** Task list **
(a) Using the article on Ulugh Khan below, decide whether each statement agrees with it, answering yes or no and quoting the words of the article that settle it: (i) Ulugh Khan was older than his brother Alauddin. (ii) Ulugh Khan married a daughter of Jalaluddin. (iii) Ulugh Khan held the iqta' of Multan.
(b) Write the next part of the article on Ulugh Khan, beginning after its final sentence.

** Page **
• • •
= Ulugh Khan =

General of the Delhi Sultanate (died 1302)

Almas Beg (died c. 1302), better known by his title Ulugh Khan, was a brother and a general of the Delhi Sultanate ruler Alauddin Khalji. He held the iqta' of Bayana in present-day India.

Ulugh Khan played an important role in Alauddin's ascension to the throne of Delhi in 1296. He lured the former Sultan Jalaluddin to Kara, where Alauddin assassinated Jalaluddin. He successfully besieged Multan, governed by Jalaluddin's eldest son Arkali Khan, and subjugated the surviving members of Jalaluddin's family.

In 1298, Ulugh Khan repulsed a Mongol invasion from the Chagatai Khanate, which greatly increased Alauddin's prestige. The next year, he and Nusrat Khan raided the wealthy province of Gujarat, obtaining a huge amount of wealth for Alauddin's treasury. He led the reinforcement unit in the Battle of Kili (1299) against the Mongols, and held command in the initial phases of the Siege of Ranthambore (1301). He died a few months after the Ranthambore campaign ended.

== Early life ==

Ulugh Khan was originally known as Almas Beg. His father, Shihabuddin Mas'ud, was the elder brother of the Khalji dynasty's founder Sultan Jalaluddin. Besides his elder brother Alauddin (originally known as Ali Gurshasp), he had two other brothers Qutlugh Tigin and Muhammad.

Both Alauddin and Ulugh Khan married Jalaluddin's daughters. After Jalaluddin became the Sultan of Delhi, Alauddin was appointed as Amir-i-Tuzuk (equivalent to Master of ceremonies), while Almas Beg was given the post of Akhur-beg (equivalent to Master of the Horse).
• • •
** Data **
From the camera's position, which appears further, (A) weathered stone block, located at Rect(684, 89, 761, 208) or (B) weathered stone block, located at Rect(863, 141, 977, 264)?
• • •
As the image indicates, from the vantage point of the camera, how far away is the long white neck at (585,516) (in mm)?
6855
• • •
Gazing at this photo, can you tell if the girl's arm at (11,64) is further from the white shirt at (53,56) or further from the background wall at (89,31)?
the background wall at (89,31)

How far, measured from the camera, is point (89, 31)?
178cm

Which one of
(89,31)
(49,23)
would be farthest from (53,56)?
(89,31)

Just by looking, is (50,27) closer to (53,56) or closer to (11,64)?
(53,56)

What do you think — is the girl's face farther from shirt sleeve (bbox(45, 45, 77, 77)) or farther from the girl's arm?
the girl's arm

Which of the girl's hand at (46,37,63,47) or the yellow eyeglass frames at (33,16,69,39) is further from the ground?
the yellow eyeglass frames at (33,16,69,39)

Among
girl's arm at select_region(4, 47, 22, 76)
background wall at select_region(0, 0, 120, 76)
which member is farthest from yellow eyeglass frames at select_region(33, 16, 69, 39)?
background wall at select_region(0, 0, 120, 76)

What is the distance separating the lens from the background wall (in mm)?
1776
• • •
** Responses for each task **
(a)
(i) No: "his elder brother Alauddin"
(ii) Yes: "Both Alauddin and Ulugh Khan married Jalaluddin's daughters."
(iii) No: "He held the iqta' of Bayana"

(b)
== Role in Alauddin's ascension ==

In 1291, Jalaluddin appointed Alauddin as the governor of Kara province. Over the next few years, Alauddin hatched a conspiracy to overthrow Jalaluddin. In 1296, Alauddin raided Devagiri, but did not surrender the loot to Jalaluddin in Delhi. Instead, he returned to Kara, and then sent a letter of apology to Jalaluddin. Ulugh Khan assured Jalaluddin that Alauddin was loyal to him, and convinced him to visit Kara and meet Alauddin, saying that Alauddin would commit suicide out of guilt if Jalaluddin didn't pardon him personally. A gullible Jalaluddin visited Kara, where Alauddin killed him on 20 July 1296.

When Alauddin became the Sultan of Delhi in 1296, he made his brother barbeg with the title Ulugh Khan ("Great Khan".).

== Military career ==

Ulugh Khan was an able general, and played an important role in Alauddin's military conquests. According to Ziauddin Barani, Alauddin once thought of establishing a new religion, and compared his four generals (Ulugh, Nusrat, Zafar and Alp) to Muhammad's four Rashidun caliphs.

=== Siege of Multan ===

After usurping the throne of Delhi, Alauddin decided to eliminate the surviving family of Jalaluddin. In November 1296, he sent a 30,000-40,000 strong army led by Ulugh Khan and Zafar Khan to Multan, which was governed by Jalaluddin's son Arkali Khan. Faced with certain defeat, the leaders of the defending forces deserted Arkali Khan and defected to the Delhi forces after two months of siege.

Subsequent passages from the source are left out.